Similarly, 26-year-old Miriam Sengwe’s four-year-old son was severely burnt after falling into a bowl of hot liquid while she was making bars of soap at a home in Kambuzuma, Harare.
Investigations by The Sunday Mail Society reveal that this trend has become pervasive in most high-density suburbs throughout the country.
The twin factors of hardships caused by the coronavirus pandemic and clean-up exercises by local authorities targeting illegal structures, some of which are used by small-scale firms, has forced many people to retreat to their own backyards.
In Unit J, Chitungwiza, Sekai Munodawafa has been in the floor polish-making business for close to a decade.
She is known as “Gogo Sunbeam”, a name derived from a popular floor polish brand.
She is aware of the hazards involved, but still continues to conduct her business in her backyard, where she stays with her two children and three grandchildren.
“I try to be careful to make sure my family is not in harm’s way. However, what I am not sure of is whether council allows us to do this at home. I am ready to apply for a licence if they want us to,” she said.
In Warren Park, Harare, the Machingauta family is well-known for running a detergent making and retailing business.
Purporting to be a customer, we spoke to the husband and founder of the unregistered company, Simbarashe Machingauta.
“I have the capacity to make up to 100 litres of dish-washing liquid, tile cleaner, deep cleaner or foam bath per day, so I can supply you with as much as you want. We also deliver, for an extra charge,” he said.
Asked why the business is not considering renting space in the industrial area if they are producing such quantities, Machingauta said he was not prepared to incur additional operating costs through rentals.
But, he knows full well that council by-laws do not allow them to operate from home. Harare City Council acting spokesperson Innocent Ruwende said manufacturing and retailing of goods in residential areas is illegal.

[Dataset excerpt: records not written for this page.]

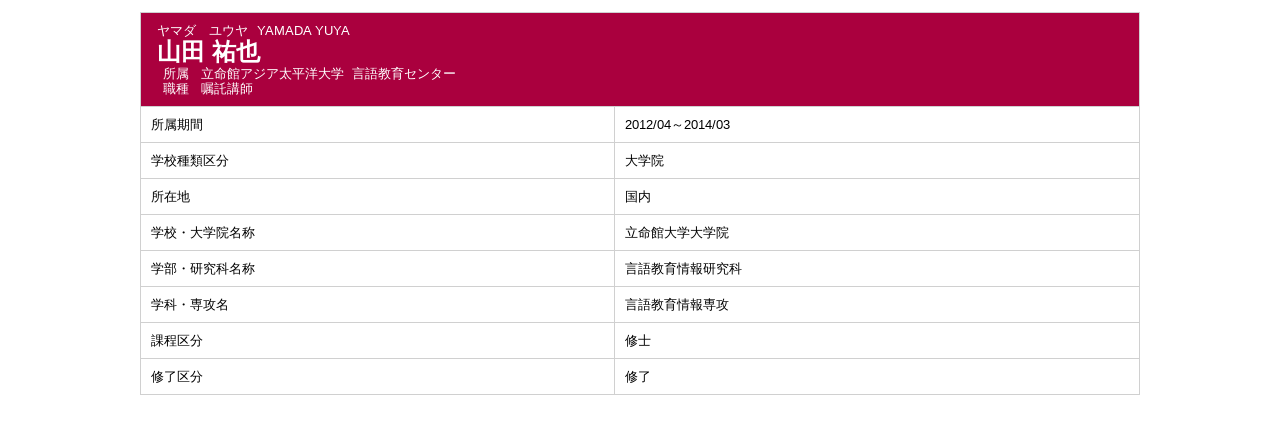

--- FILE ---
content_type: text/html;charset=UTF-8
request_url: https://researcher.apu.ac.jp/apuhp/KgApp?detlId=11&detlUid=ymbbgmygggy&detlSeq=1
body_size: 4834
content:

















<!DOCTYPE HTML>
<HTML lang=ja>
  <HEAD>
    <TITLE>
      教員情報

      &nbsp;-&nbsp;山田 祐也


      &nbsp;|&nbsp;立命館アジア太平洋大学

    </TITLE>

    <META name="viewport" content="width=device-width,initial-scale=1">

    <META http-equiv="content-type" content="text/html; charset=UTF-8" />
    <META http-equiv="content-script-type" content="text/javascript" />
    <META http-equiv="content-style-type" content="text/css" />


	
    <link href="./jsp/style2018.css?ver=1212144144" rel="stylesheet" type="text/css" />
	

    <link rel="stylesheet" type="text/css" href="./jsp/shadowbox.css" />

    <script type="text/javascript" src="./jsp/shadowbox.js" charset="UTF-8"></script>

    <script src="https://ajax.googleapis.com/ajax/libs/jquery/1.10.2/jquery.min.js"></script>

    <SCRIPT type="text/javascript">
    <!--
    function showSenmonBody(name){

    	var f = document.getElementsByName(name);

    	for(i=0; i < f.length; i++){
    		if(f[i].style.display == "none"){
    			f[i].style.display = "block";
    		} else {
    			f[i].style.display = "none";
    		}
    	}
    }
	function list_view(id, cnt) {
		var	idx;
		for (idx = 1; ; idx++) {
			var	obj = document.getElementById(id + "_" + idx);
			if (obj == null) {
				break;
			}
			if (cnt < 0) {
				obj.style.display = "";
			} else if (idx > cnt) {
				obj.style.display = "none";
			}
		}
		obj = document.getElementById(id + "_act1");
		if (obj != null) {
			obj.style.display = (cnt >= 0) ? "": "none";
		}
		obj = document.getElementById(id + "_act2");
		if (obj != null) {
			obj.style.display = (cnt >= 0) ? "none": "";
		}
	}
    $(function(){
    	$(document).on('click', "a[href^='#']", function() {
    		//data-box属性がない場合は通常のスムーズスクロール
    		if(!$(this).data("box")){
    			$("body,html").stop().animate({
    				scrollTop:$($(this).attr("href")).offset().top
    			});

    		//data-box属性がある場合はdata-box内をスムーズスクロール
    		}else{
    			var $box = $($(this).data("box"));
    			var $tareget = $($(this).attr("href"));
    			var dist = $tareget.position().top - $box.position().top;
    			$box.stop().animate({
    				scrollTop: $box.scrollTop() + dist - 15
    			});
    		}
    		return false;
    	});
    });
    -->
    </SCRIPT>

  </HEAD>
  <BODY>
   <div id="container">
   <div id="screen">

  <DIV id="contents">

    <BR>



    <TABLE cellpadding="10" cellspacing="1" width="900" summary="gyoseki" class="gyoseki k04-layout">
      <COL >
      <COL>
      <TR>
        <TD valign="bottom" class="k04-title1" colspan="2">

          &nbsp;&nbsp;<SPAN class="k04-title1-font1">ヤマダ　ユウヤ</SPAN>

          &nbsp;&nbsp;<SPAN class="k04-title1-font1">YAMADA YUYA</SPAN>

          <BR>
          &nbsp;&nbsp;<SPAN class="k04-title1-font2">山田 祐也</SPAN>

          <BR>
          <SPAN class="k04-title1-font3 boxA">&nbsp;&nbsp;&nbsp;所属&nbsp;&nbsp; </SPAN>
          <SPAN class="k04-title1-font3 boxB">

            立命館アジア太平洋大学&nbsp;

            言語教育センター 
          </SPAN>
          <DIV class="clear"></DIV>

          <SPAN class="k04-title1-font3 boxA">&nbsp;&nbsp;&nbsp;職種&nbsp;&nbsp; </SPAN>
          <SPAN class="k04-title1-font3 boxB">嘱託講師</SPAN>
        </TD>
      </TR>


      
                                                     <TR><TD class="k04-data1-font1">所属期間</TD>			<TD class="k04-data2-font2">2012/04～2014/03</TD></TR>
      
                                                     <TR><TD class="k04-data1-font1">学校種類区分</TD>		<TD class="k04-data2-font2">大学院</TD></TR>
<!-- 2020.09.17 不具合 公開HP英語で本文が表示される -->


      
				<TR><TD class="k04-data1-font1">所在地</TD>
					<TD class="k04-data2-font2">国内</TD></TR>

      <TR><TD class="k04-data1-font1">学校・大学院名称</TD>	<TD class="k04-data2-font2">立命館大学大学院</TD></TR>
      <TR><TD class="k04-data1-font1">学部・研究科名称</TD>	<TD class="k04-data2-font2">言語教育情報研究科</TD></TR>
      <TR><TD class="k04-data1-font1">学科・専攻名</TD>		<TD class="k04-data2-font2">言語教育情報専攻</TD></TR>
      
                                                     <TR><TD class="k04-data1-font1">課程区分</TD>			<TD class="k04-data2-font2">修士</TD></TR>
      
                                                     <TR><TD class="k04-data1-font1">修了区分</TD>			<TD class="k04-data2-font2">修了</TD></TR>
      





    </TABLE>





  </DIV><!-- /#contents-->

  </div><!-- /#screen-->
  </div><!-- /#container-->

  <script type="text/javascript" src="./jsp/checked.js"></script>

  </BODY>
</HTML>

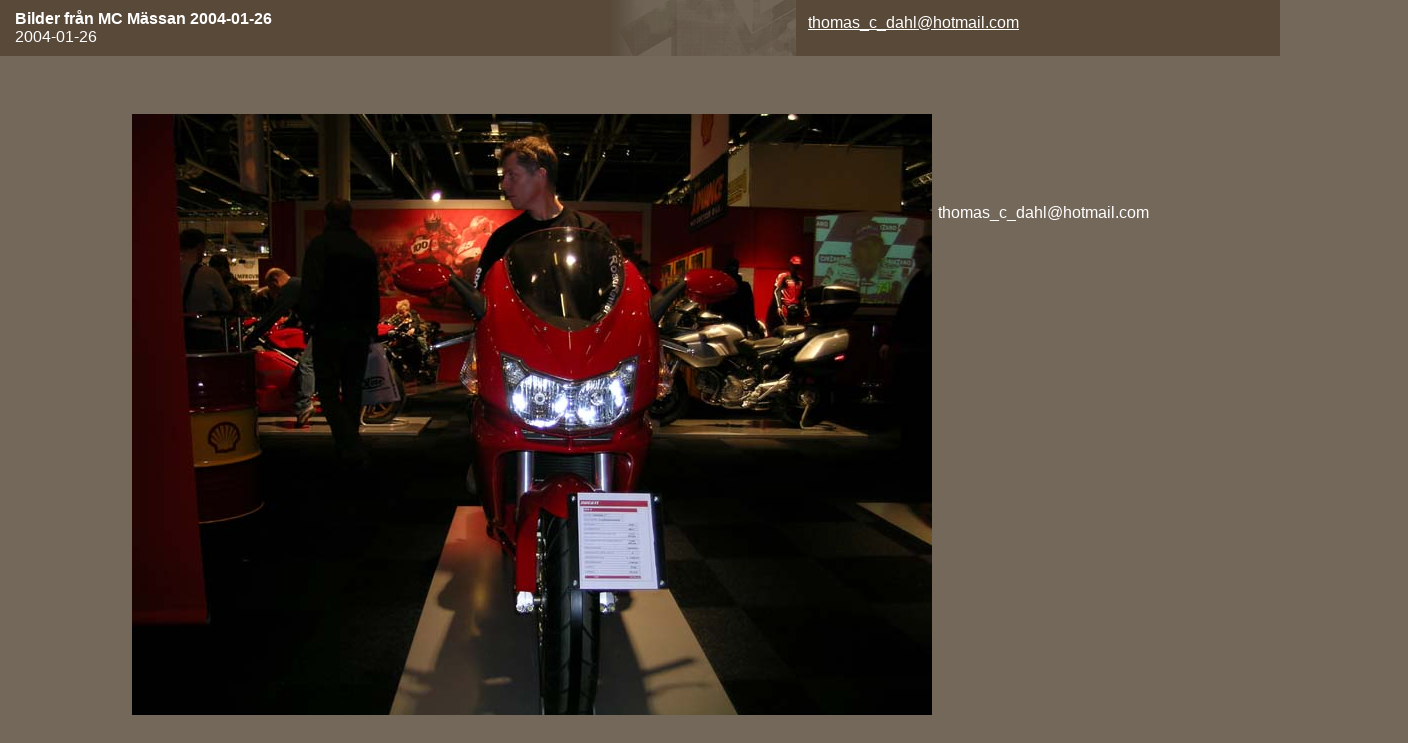

--- FILE ---
content_type: text/html
request_url: http://simba.se/MCMassan2004/pages/DSCN1832.htm
body_size: 2141
content:
<html>

	<head>
		<meta http-equiv="content-type" content="text/html; charset=iso-8859-1">
		<meta name="generator" content="Adobe Photoshop(R) 7.0 Web Photo Gallery">
		<title>DSCN1832</title>
	</head>

	<body leftmargin="0" marginwidth="0" topmargin="0" marginheight="0" text="white" link="white" bgcolor="#74685a" vlink="#b8860b" alink="#ffd700">
		<div align="center">
			<table border="0" cellpadding="0" cellspacing="0" width="110%" height="56">
				<tr height="56" valign="middle" align="left" bgcolor="#584939">
					<td height="56" width="15" align="left" valign="middle"><br>
					</td>
					<td height="56" align="left" valign="middle"><font size="3"  face="Arial" ><b>Bilder fr&#229;n MC M&#228;ssan 2004-01-26</b></font><br>
						<font face="Arial" >2004-01-26</font></td>
					<td height="56" align="left" valign="middle" width="100"><br>
					</td>
					<td height="56" align="left" valign="middle">
						<div align="left">
							<img src="../images/bannerimage.gif" width="212" height="56" border="0" align="middle"><font face="Arial" ><a href="mailto:thomas_c_dahl@hotmail.com">thomas_c_dahl@hotmail.com</a></font></div>
					</td>
					<td height="56" align="left" valign="middle" width="20"><br>
					</td>
				</tr>
			</table>
			<br>
			<br>
			<br>
			<table border="0" cellpadding="2" cellspacing="2">
				<tr>
					<td width="30"></td>
					<td rowspan="4" align="center"><img src="../images/DSCN1832.jpg"  border="0" alt="DSCN1832"></td>
					<td rowspan="4" valign="top" align="left">
						<div align="left">
							<br>
							<font size="3"  face="Arial" ><br>
								<br>
								<br>
								<br>
								thomas_c_dahl@hotmail.com<br>
								<br>
								</font></div>
					</td>
					<td width="30"></td>
				</tr>
				<tr>
					<td width="30"></td>
				</tr>
				<tr>
					<td width="30"></td>
				</tr>
				<tr>
					<td width="30"></td>
				</tr>
				<tr>
					<td width="30"></td>
					<td align="center"><FONT size="3"  face="Arial" >DSCN1832.jpg</FONT></td>
					<td colspan="2"></td>
				</tr>
			</table>
		</div>
	</body>

</html>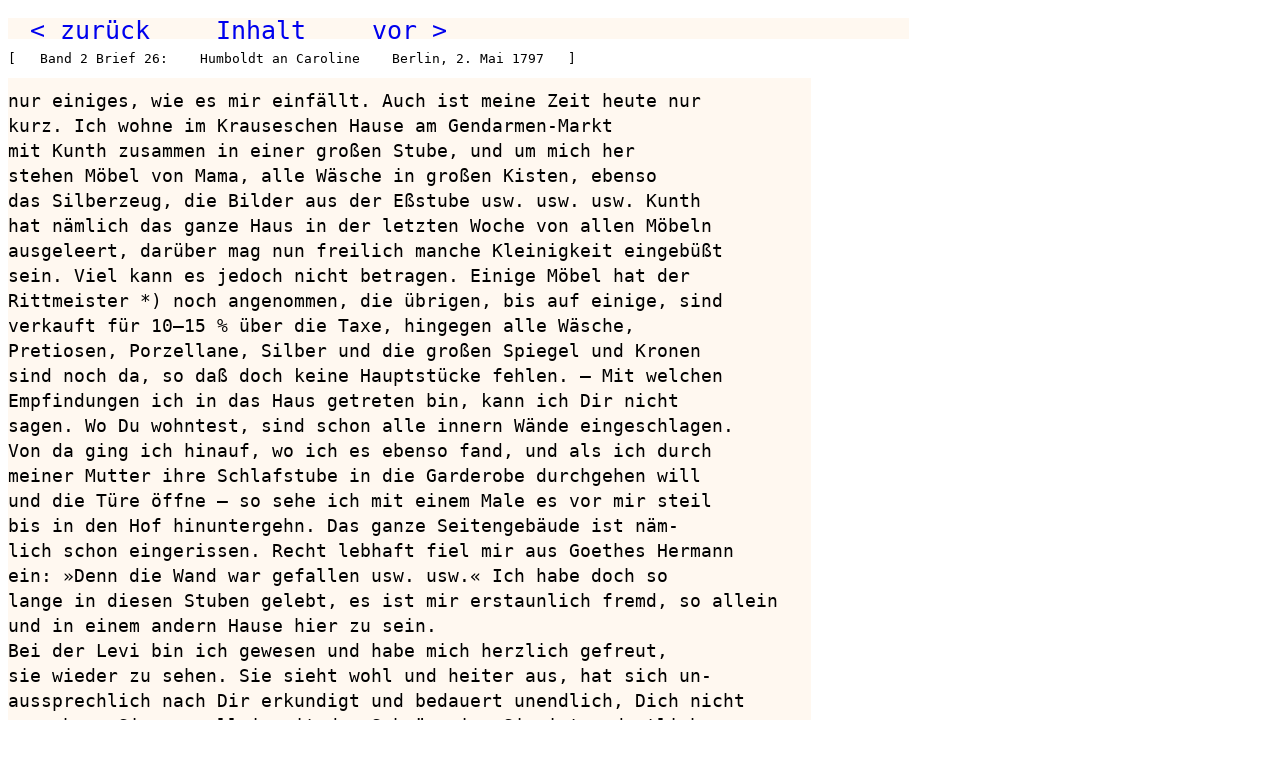

--- FILE ---
content_type: text/html
request_url: http://m-tag.de/wvh02_062.htm
body_size: 1533
content:
<html><head>
<meta http-equiv="content-type" content="text/html; charset=utf-8"> 
<meta name="keywords" content="Briefwechsel, Wilhelm von Humboldt, Caroline von Humboldt"><title>Band 2  Seite 48</title><link rel="stylesheet" href="h.css">
<script type="text/javascript">
document.onkeydown = function(evt) {
  evt = evt || window.event;
  switch (evt.keyCode) {
    case 37:
      document.location.href = "wvh02_061.htm";
      break;
    case 39:
      document.location.href = "wvh02_063.htm";
      break;
  }
};
</script>
</head><body>
<pre class="n">  <a href="wvh02_061.htm">&lt; zur&uuml;ck</a>      <a href="inhalt.htm">Inhalt</a>      <a href="wvh02_063.htm">vor &gt;</a>                                          </pre>
<pre class="k">[   Band 2 Brief 26:    Humboldt an Caroline    Berlin, 2. Mai 1797   ]</pre>
<p>
<pre class="i">

nur einiges, wie es mir einfällt. Auch ist meine Zeit heute nur
kurz. Ich wohne im Krauseschen Hause am Gendarmen-Markt
mit Kunth zusammen in einer großen Stube, und um mich her
stehen Möbel von Mama, alle Wäsche in großen Kisten, ebenso
das Silberzeug, die Bilder aus der Eßstube usw. usw. usw. Kunth
hat nämlich das ganze Haus in der letzten Woche von allen Möbeln
ausgeleert, darüber mag nun freilich manche Kleinigkeit eingebüßt
sein. Viel kann es jedoch nicht betragen. Einige Möbel hat der
Rittmeister *) noch angenommen, die übrigen, bis auf einige, sind
verkauft für 10—15 % über die Taxe, hingegen alle Wäsche,
Pretiosen, Porzellane, Silber und die großen Spiegel und Kronen
sind noch da, so daß doch keine Hauptstücke fehlen. — Mit welchen
Empfindungen ich in das Haus getreten bin, kann ich Dir nicht
sagen. Wo Du wohntest, sind schon alle innern Wände eingeschlagen.
Von da ging ich hinauf, wo ich es ebenso fand, und als ich durch
meiner Mutter ihre Schlafstube in die Garderobe durchgehen will
und die Türe öffne — so sehe ich mit einem Male es vor mir steil
bis in den Hof hinuntergehn. Das ganze Seitengebäude ist näm-
lich schon eingerissen. Recht lebhaft fiel mir aus Goethes Hermann
ein: »Denn die Wand war gefallen usw. usw.« Ich habe doch so
lange in diesen Stuben gelebt, es ist mir erstaunlich fremd, so allein
und in einem andern Hause hier zu sein.
Bei der Levi bin ich gewesen und habe mich herzlich gefreut,
sie wieder zu sehen. Sie sieht wohl und heiter aus, hat sich un-
aussprechlich nach Dir erkundigt und bedauert unendlich, Dich nicht
zu sehen. Sie war allein mit der Schwägerin. Sie ist ordentlich
betrübt über das Einreißen unsres Hauses; jeder Stein, sagt sie,
tut ihr weh.
Verzeih das Gewirre von Sachen. Aber Du hast das lebendige
Bild meines Kopfes. Könnte ich Dir nur auch ein Bild der Leere

———
*) Humboldts Stiefbruder v. Holwede. Vgl. Bd. I.

                                                                       48

</pre></body></html>
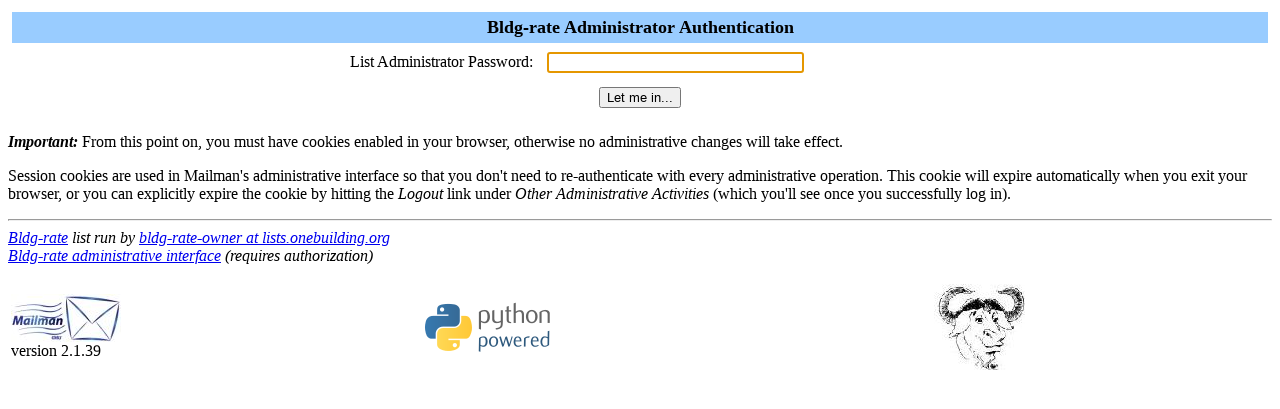

--- FILE ---
content_type: text/html; charset=us-ascii
request_url: http://lists.onebuilding.org/admin.cgi/bldg-rate-onebuilding.org
body_size: 1040
content:

<html> <head>
  <title>Bldg-rate Administrator Authentication</title>
<script>function sf(){document.f.adminpw.focus();}</script> </head>
<body bgcolor="#ffffff" onLoad="sf()"> <FORM METHOD=POST
ACTION="/admin.cgi/bldg-rate-onebuilding.org" name="f">

  <TABLE WIDTH="100%" BORDER="0" CELLSPACING="4" CELLPADDING="5">
    <TR>
      <TD COLSPAN="2" WIDTH="100%" BGCOLOR="#99CCFF" ALIGN="CENTER">
	<B><FONT COLOR="#000000" SIZE="+1">Bldg-rate Administrator
	    Authentication</FONT></B>
      </TD>
    </TR>
    <tr>
      <TD><div ALIGN="Right">List Administrator Password:</div></TD>
      <TD><INPUT TYPE="password" NAME="adminpw" SIZE="30"></TD>
    </tr>
    <tr>
      <td colspan=2 align=middle><INPUT type="SUBMIT"
                                        name="admlogin"
					value="Let me in...">
      </td>
    </tr>
  </TABLE>
      <p><strong><em>Important:</em></strong> From this point on, you
      must have cookies enabled in your browser, otherwise no
      administrative changes will take effect.

      <p>Session cookies are used in Mailman's
      administrative interface so that you don't need to
      re-authenticate with every administrative operation.  This
      cookie will expire automatically when you exit your browser, or
      you can explicitly expire the cookie by hitting the
      <em>Logout</em> link under <em>Other Administrative
      Activities</em> (which you'll see once you successfully log in).
</FORM> </body> </html>

<hr><address><a href="../listinfo.cgi/bldg-rate-onebuilding.org">Bldg-rate</a> list run by <a href="mailto:bldg-rate-owner@lists.onebuilding.org">bldg-rate-owner at lists.onebuilding.org</a><br><a href="../admin.cgi/bldg-rate-onebuilding.org">Bldg-rate administrative interface</a> (requires authorization)<br><p>
<table WIDTH="100%" BORDER="0">
  <tr>
    <td><img src="/icons/mailman.jpg" alt="Delivered by Mailman" border=0><br>version 2.1.39</td>
    <td><img src="/icons/PythonPowered.png" alt="Python Powered" border=0></td>
    <td><img src="/icons/gnu-head-tiny.jpg" alt="GNU's Not Unix" border=0></td>
  </tr>
</table>
</address>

Such operations, he said, are only allowed if one has applied and has been granted a permit for change of use of property.
However, such permits are not given to high-density property owners.
“We only give such permits to those who want to convert properties in areas close to the CBD; under these circumstances, these areas are regarded as an extension of the industrial zone,” he said.
“Following reports of such worrying cases in various locations, we have a team which includes health control officers conducting assessments and the culprits risk closure of their premises.”
Environmental Management Agency (EMA) national spokesperson Amkela Sidanke said communities should assist by exposing the culprits. She said manufacturing of such products involves the use of dangerous chemicals and the gases emitted pose a threat to both public health and the environment.
Chemicals can also not be transported without a licence.
“Such activities involve use of highly combustible chemicals which pose a threat to public. The gases which are emitted during the manufacturing process are a danger to the environment,” Sidanke said.
She, however, noted that floor polish manufacturers are playing a huge role in waste management.
“They are doing a lot in terms of waste management, they pick the material they use from dumpsites and put it to good use, reducing health hazards associated with poor waste management.”
Harare Residents Trust director Precious Shumba said the Government should consider formalising informal businesses and as well as setting up proper operating structures.
He said existing council by-laws were crafted during the colonial era and society has evolved, hence there is need for authorities to have a re-look at them.
“Due to economic challenges, most people have had to acquire skills like detergent-making and home is the only place they can currently operate from freely,” Shumba said.
Bulawayo Progressive Residents Association co-ordinator Emmanuel Ndlovu said residents are being forced to work from home, risking both life and limp.
He called upon authorities to set up proper structures that make it safe for the producers to conduct their businesses.